Once only in her headlong career through the throngs she paused; it
was as one face, on which the strong light of the noontide poured, came
before her. The senseless look changed in her eyes; she wheeled out of
her route, and stopped before the man who had thus arrested her. He was
leaning idly over the stall of a Turkish bazaar, and her hand grasped
his arm before he saw her.
"You have his face!" she muttered. "What are you to him?"
He made no answer; he was too amazed.
"You are of his race," she persisted. "You are brethren by your look.
What are you to him?"
"To whom?"
"To the man who calls himself Louis Victor! A Chasseur of my army!"
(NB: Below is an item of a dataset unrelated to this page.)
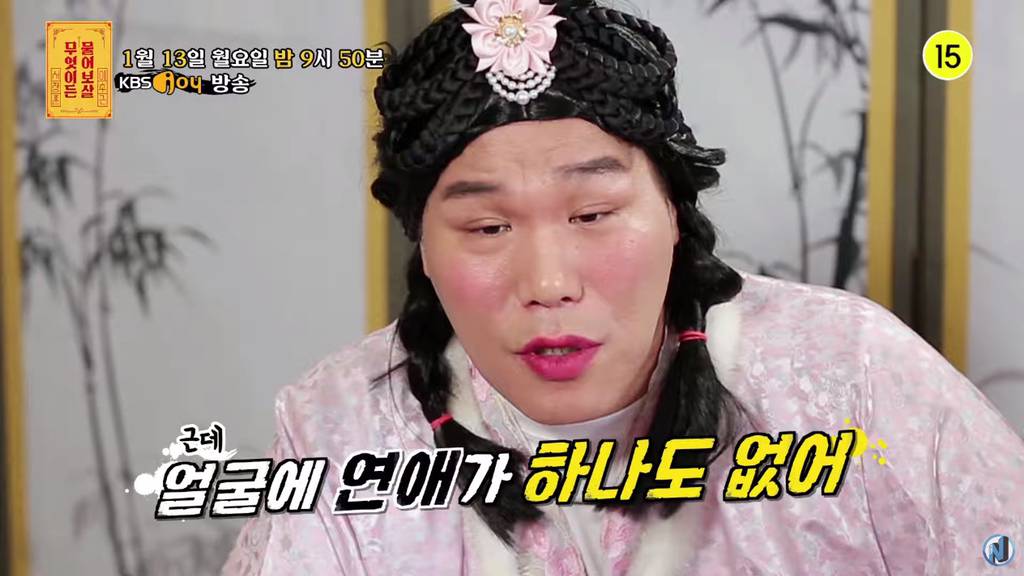 만난 여자만 700명이라는 자칭 연애대장 | 인스티즈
Her eyes were fastened entirely on him; keen, ruthless, fierce, in this
moment as a hawk's. He grew pale and murmured an incoherent denial. He
sought to shake her off, first gently, then more rudely; he called her
mad, and tried to fling her from him; but the lithe fingers only wound
themselves closer on his arm.
"Be still--fool!" she muttered; and there was that in the accent that
lent a strange force and dignity in that moment to the careless and
mischievous plaything of the soldiery--force that overcame him, dignity
that overawed him. "You are of his people; you have his eyes, and his
look, and his features. He disowns you, or you him. No matter which.
He is of your blood; and he lies under sentence of death. Do you know
that?"
With a stifled cry, the other recoiled from her; he never doubted that
she spoke the truth; nor could any who had looked upon her face.